··· LISTED ENTRIES ···

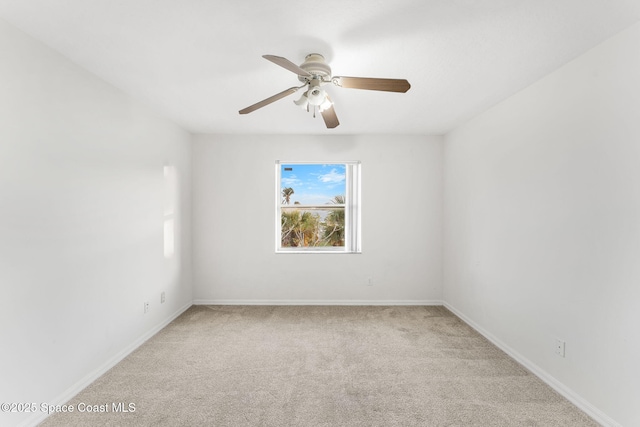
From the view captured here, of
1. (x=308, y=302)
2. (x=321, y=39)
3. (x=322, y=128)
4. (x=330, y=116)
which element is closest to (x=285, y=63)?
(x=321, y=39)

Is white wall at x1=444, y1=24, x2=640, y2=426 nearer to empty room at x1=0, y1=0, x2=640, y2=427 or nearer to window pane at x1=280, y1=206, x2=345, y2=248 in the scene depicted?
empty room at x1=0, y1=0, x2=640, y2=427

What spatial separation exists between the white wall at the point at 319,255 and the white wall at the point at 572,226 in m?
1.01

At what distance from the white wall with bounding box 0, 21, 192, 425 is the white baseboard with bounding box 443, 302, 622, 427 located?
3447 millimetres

···
··· LISTED ENTRIES ···

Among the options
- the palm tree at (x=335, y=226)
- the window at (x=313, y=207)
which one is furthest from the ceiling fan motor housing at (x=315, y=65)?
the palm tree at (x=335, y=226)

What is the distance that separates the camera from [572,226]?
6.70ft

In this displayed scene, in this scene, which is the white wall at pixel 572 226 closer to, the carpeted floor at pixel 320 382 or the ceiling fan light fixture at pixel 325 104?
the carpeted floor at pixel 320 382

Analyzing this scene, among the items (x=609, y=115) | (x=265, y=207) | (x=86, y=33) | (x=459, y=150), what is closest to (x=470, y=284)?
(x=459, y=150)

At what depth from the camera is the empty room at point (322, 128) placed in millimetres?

···

• YOUR GOAL: Rewrite the records as a numbered list with blank lines omitted, beginning at the line that contains "From the view captured here, of" and ending after the line that contains "3447 millimetres".

• EXERCISE OUTPUT:
1. From the view captured here, of
2. 1. (x=308, y=302)
3. 2. (x=321, y=39)
4. 3. (x=322, y=128)
5. 4. (x=330, y=116)
6. which element is closest to (x=285, y=63)?
7. (x=321, y=39)
8. Is white wall at x1=444, y1=24, x2=640, y2=426 nearer to empty room at x1=0, y1=0, x2=640, y2=427 or nearer to window pane at x1=280, y1=206, x2=345, y2=248 in the scene depicted?
9. empty room at x1=0, y1=0, x2=640, y2=427
10. What spatial separation exists between the white wall at the point at 319,255 and the white wall at the point at 572,226 in m?
11. 1.01
12. At what distance from the white wall with bounding box 0, 21, 192, 425 is the white baseboard with bounding box 443, 302, 622, 427 located?
13. 3447 millimetres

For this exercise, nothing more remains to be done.